The other contribution of Thales to philosophy is that he began the study of cosmology which is branch of metaphysics. Cosmology is a theory of the process of reality and it deals with the science of ultimate reality as a whole. The study analyses and explains the nature of elements of which reality as a whole is underpinned and it establishes whether there are principles that may give us a fuller explanation of the nature of existence (Audi, 1995: 595).
In this sense then, we see that Thales gives an account of his principle in line with cosmology, the branch of metaphysics, this therefore entails that Thales started cosmology as he was the first philosopher.
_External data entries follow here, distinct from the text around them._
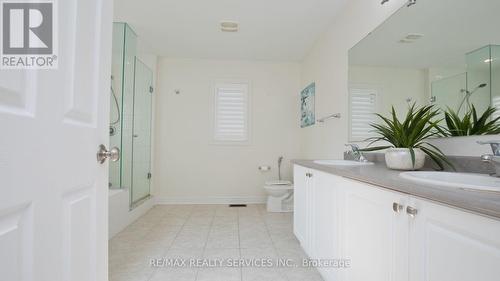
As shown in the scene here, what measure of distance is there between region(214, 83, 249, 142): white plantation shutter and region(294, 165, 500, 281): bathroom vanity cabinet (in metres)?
2.27

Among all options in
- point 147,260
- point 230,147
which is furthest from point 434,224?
point 230,147

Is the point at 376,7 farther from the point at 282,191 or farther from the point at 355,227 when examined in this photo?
the point at 282,191

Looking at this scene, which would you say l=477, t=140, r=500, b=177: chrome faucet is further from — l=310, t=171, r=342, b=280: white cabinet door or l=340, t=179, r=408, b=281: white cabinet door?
l=310, t=171, r=342, b=280: white cabinet door

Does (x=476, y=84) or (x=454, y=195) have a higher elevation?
(x=476, y=84)

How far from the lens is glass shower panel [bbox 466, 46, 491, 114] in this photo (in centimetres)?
111

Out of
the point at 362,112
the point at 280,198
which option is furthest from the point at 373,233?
the point at 280,198

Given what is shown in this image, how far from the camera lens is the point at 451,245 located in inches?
25.3

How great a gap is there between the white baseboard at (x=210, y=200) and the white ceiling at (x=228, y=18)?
2.24 m

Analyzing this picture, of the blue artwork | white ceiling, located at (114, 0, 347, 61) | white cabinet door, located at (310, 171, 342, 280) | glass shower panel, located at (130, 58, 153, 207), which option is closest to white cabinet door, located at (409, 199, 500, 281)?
white cabinet door, located at (310, 171, 342, 280)

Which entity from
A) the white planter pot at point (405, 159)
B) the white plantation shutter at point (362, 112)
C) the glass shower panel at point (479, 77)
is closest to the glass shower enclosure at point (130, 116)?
the white plantation shutter at point (362, 112)

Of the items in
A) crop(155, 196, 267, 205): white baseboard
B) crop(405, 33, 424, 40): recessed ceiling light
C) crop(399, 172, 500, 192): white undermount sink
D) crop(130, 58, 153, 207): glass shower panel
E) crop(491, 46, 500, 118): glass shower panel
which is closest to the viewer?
crop(399, 172, 500, 192): white undermount sink

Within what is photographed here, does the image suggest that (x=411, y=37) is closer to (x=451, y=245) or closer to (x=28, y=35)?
(x=451, y=245)

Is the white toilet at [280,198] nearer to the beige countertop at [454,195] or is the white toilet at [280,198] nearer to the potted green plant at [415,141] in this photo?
the potted green plant at [415,141]

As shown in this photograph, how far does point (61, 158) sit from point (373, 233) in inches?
45.9
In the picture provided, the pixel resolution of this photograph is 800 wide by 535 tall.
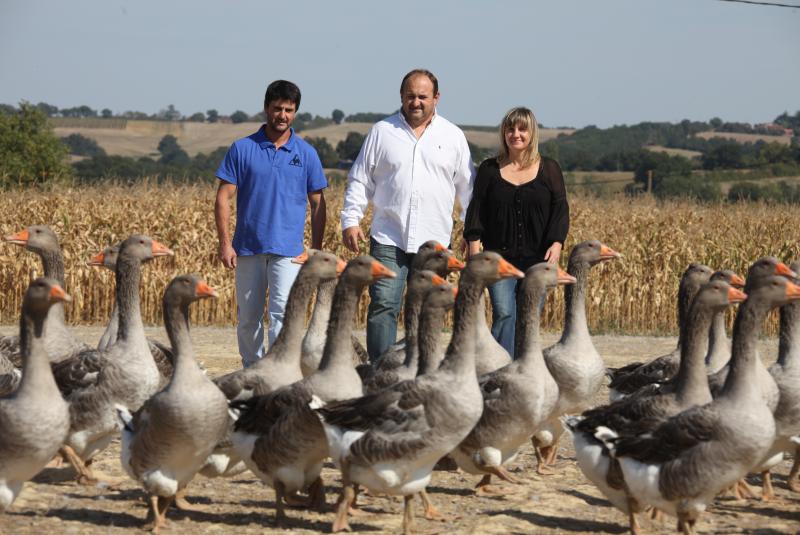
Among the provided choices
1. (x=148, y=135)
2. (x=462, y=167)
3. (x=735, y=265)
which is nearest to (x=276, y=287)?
(x=462, y=167)

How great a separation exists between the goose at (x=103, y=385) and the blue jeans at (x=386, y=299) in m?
2.38

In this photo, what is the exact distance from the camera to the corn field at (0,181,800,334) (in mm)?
20922

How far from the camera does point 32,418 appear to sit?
22.2ft

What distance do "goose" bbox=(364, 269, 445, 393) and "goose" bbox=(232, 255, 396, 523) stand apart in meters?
0.93

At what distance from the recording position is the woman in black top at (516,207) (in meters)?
9.98

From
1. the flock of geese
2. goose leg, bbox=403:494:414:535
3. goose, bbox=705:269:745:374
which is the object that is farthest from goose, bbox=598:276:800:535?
goose, bbox=705:269:745:374

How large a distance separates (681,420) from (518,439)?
5.19 ft

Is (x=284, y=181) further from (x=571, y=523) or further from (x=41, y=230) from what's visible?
(x=571, y=523)

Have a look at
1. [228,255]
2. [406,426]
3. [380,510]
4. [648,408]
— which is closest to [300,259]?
[228,255]

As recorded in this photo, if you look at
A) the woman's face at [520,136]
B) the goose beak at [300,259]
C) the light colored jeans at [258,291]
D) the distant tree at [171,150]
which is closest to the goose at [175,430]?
the goose beak at [300,259]

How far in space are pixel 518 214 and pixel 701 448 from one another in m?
3.80

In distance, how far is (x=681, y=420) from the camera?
6871mm

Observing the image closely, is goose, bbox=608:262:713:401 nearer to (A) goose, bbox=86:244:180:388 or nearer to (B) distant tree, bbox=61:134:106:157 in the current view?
(A) goose, bbox=86:244:180:388

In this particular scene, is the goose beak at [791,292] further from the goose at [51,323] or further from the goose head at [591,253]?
the goose at [51,323]
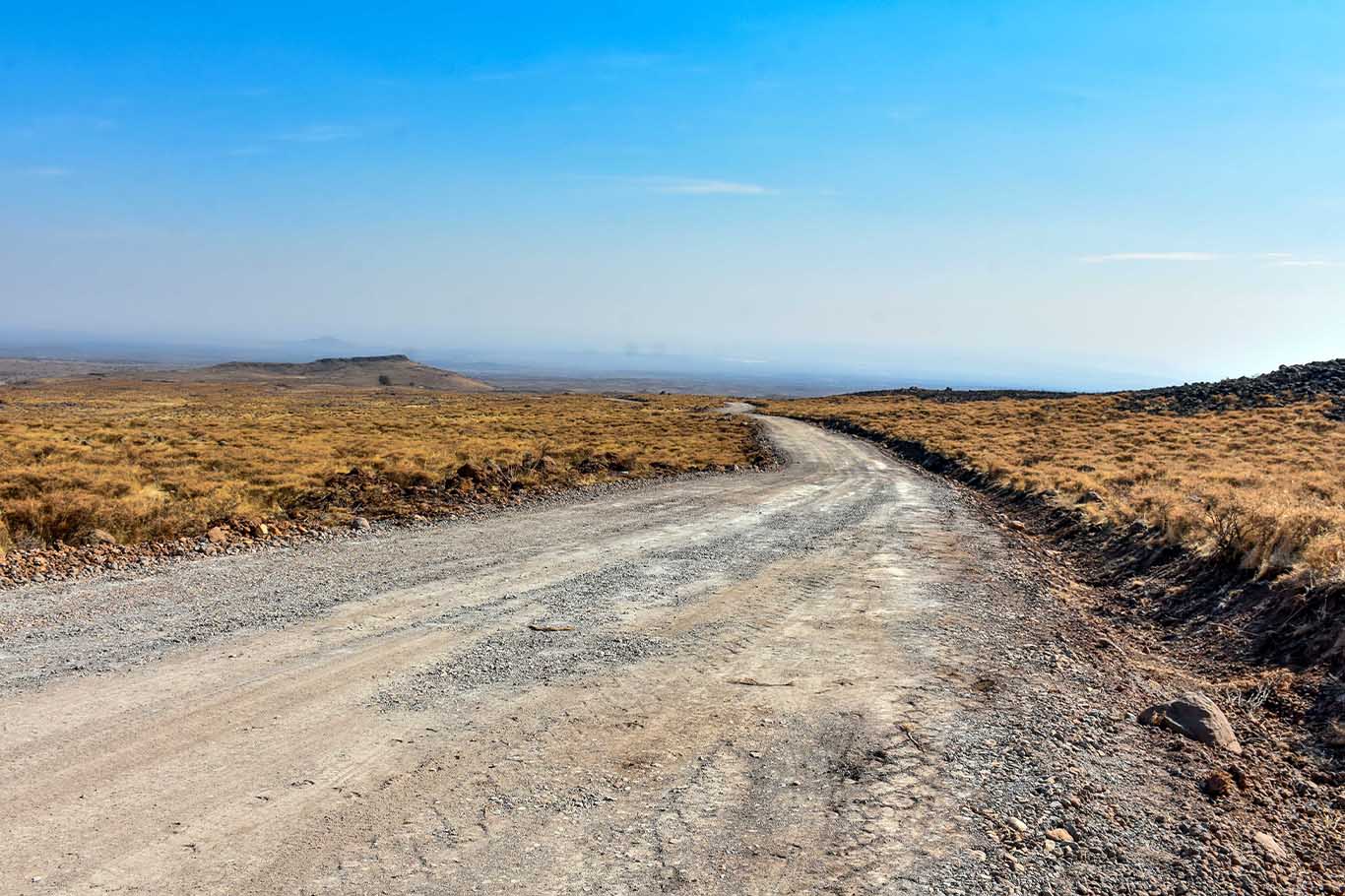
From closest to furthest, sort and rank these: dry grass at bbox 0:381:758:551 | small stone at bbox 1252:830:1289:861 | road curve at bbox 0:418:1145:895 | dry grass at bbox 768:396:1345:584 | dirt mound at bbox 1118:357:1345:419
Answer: road curve at bbox 0:418:1145:895 < small stone at bbox 1252:830:1289:861 < dry grass at bbox 768:396:1345:584 < dry grass at bbox 0:381:758:551 < dirt mound at bbox 1118:357:1345:419

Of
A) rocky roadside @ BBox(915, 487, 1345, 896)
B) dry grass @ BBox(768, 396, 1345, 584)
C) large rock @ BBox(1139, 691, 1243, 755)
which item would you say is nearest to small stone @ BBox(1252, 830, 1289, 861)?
rocky roadside @ BBox(915, 487, 1345, 896)

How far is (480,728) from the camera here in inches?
234

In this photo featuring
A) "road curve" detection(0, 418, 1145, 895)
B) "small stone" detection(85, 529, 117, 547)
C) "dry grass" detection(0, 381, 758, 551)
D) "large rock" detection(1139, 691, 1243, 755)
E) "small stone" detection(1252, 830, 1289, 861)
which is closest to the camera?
"road curve" detection(0, 418, 1145, 895)

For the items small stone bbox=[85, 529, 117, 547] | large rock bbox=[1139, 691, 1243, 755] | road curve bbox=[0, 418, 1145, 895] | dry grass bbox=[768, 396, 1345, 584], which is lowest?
small stone bbox=[85, 529, 117, 547]

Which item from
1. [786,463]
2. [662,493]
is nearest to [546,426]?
[786,463]

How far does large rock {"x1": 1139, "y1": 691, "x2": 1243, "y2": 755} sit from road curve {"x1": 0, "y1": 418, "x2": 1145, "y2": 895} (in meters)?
1.56

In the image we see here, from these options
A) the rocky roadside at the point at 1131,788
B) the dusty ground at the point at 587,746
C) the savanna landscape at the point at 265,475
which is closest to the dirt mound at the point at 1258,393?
the savanna landscape at the point at 265,475

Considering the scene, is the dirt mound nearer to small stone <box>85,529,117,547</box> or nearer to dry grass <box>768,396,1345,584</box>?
dry grass <box>768,396,1345,584</box>

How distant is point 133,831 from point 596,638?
449cm

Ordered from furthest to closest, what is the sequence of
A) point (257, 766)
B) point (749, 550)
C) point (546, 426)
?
point (546, 426) < point (749, 550) < point (257, 766)

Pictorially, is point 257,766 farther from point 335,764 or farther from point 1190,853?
point 1190,853

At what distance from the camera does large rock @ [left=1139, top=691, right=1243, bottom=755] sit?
19.9 ft

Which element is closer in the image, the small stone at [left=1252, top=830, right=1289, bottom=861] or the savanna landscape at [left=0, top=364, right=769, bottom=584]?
the small stone at [left=1252, top=830, right=1289, bottom=861]

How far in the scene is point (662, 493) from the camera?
67.2ft
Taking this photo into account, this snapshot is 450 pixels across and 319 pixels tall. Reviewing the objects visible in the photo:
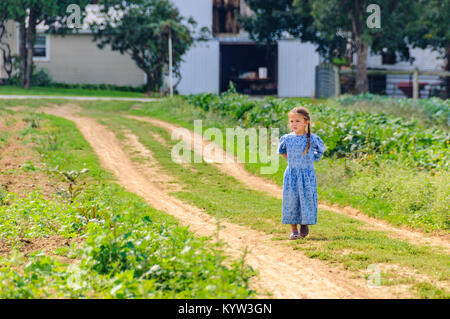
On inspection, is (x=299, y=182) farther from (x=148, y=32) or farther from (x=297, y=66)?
(x=297, y=66)

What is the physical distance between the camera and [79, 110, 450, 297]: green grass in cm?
721

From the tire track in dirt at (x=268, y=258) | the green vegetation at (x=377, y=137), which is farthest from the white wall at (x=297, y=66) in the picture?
the tire track in dirt at (x=268, y=258)

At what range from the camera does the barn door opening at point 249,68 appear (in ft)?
115

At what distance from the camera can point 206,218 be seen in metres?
9.78

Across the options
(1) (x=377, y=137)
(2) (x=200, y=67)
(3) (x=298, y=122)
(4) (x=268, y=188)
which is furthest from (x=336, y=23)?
(3) (x=298, y=122)

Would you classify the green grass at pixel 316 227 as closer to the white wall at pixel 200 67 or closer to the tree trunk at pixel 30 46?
the tree trunk at pixel 30 46

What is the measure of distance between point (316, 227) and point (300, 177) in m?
1.12

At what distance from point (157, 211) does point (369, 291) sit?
4681 mm

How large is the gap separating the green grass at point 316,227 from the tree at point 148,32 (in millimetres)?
16014

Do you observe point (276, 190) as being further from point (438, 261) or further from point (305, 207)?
point (438, 261)

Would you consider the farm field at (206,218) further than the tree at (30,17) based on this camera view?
No

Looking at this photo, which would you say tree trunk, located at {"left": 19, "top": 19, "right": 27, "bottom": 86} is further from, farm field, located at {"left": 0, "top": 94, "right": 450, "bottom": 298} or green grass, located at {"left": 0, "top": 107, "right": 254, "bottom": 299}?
green grass, located at {"left": 0, "top": 107, "right": 254, "bottom": 299}

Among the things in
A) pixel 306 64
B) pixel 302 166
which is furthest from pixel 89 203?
pixel 306 64

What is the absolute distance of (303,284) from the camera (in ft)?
20.6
Lastly, on the contributions, Thales was the first philosopher to devote himself to the study and the investigation of nature; he is generally regarded as the first who taught the Greeks the investigation of nature.
Although, he had many predecessors as Theophrastus has remarked, he surpassed them all to such a degree that they are forgotten, he is as well considered to be one of the seven wise men to undertake the study of natural philosophy for he declared water to be the beginning and the end of all things (Presocratics; 1995, 42). However, despite an articulate explanation on the reasoning of Thales, his method is likely to be criticized, for the one cause that the reasoning process behind his conclusion that water is the first material principle is unknown, so that it becomes a matter of conjecture.
Aristotle had no means of knowing the reasons which led Thales to make his statement and when he ascribes a possible line of thought, to him it makes no secret of the fact that he was guessing (Guthrie, 1978: 54). And when we compare the reasoning of Thales to that of other Milesians like Anaximander, Thales’ reasoning is put to the spotlight that he was just guessing because in Anaximander we clearly see that his thinking goes beyond experience, confirming that he was really contemplating rather than just guessing as Aristotle had put it.
Another weakness of his explanation of a single principle that was the cause of all reality, is that he never explained the process into which water goes through to become a component of all things more specifically a thing like fire. Other philosophers like Anaximenes, who said the principle is air, explained that through the process of rarefaction air produces fire and when the air condenses through condensation, it gives origin to wind, the clouds, the water, the earth, rocks and other things.
This kind of explanation is what was lacking in the philosophy of Thales. In conclusion, Thales of Miletus was one of the first Greek philosophers to seek natural causes for natural phenomena. He traveled widely throughout Egypt and the Middle East and became famous for predicting a solar eclipse that occurred in 585 BC. At a time when people regarded eclipses as ominous, inexplicable, and frightening events, his prediction marked the start of rationalism, a belief that the universe can be explained by reason alone.
Rationalism remains the hallmark of science to this day. BIBLIOGRAPHY Audi, R. (1992). Cambridge Dictionary of Philosophy. Cambridge University Press, New York. Guthrie, A. (1978). A history of Greek Philosophy. Vol 1. Cambridge University Press, Britain. Radhakrishnan, S. (1953). History of Philosophy, Eastern and Western. Vol 2. George Allen & Unwin Ltd, London. Reale, G. A. (1987). History of Ancient Philosophy From the Origins to Socrates. State University of New York, New York.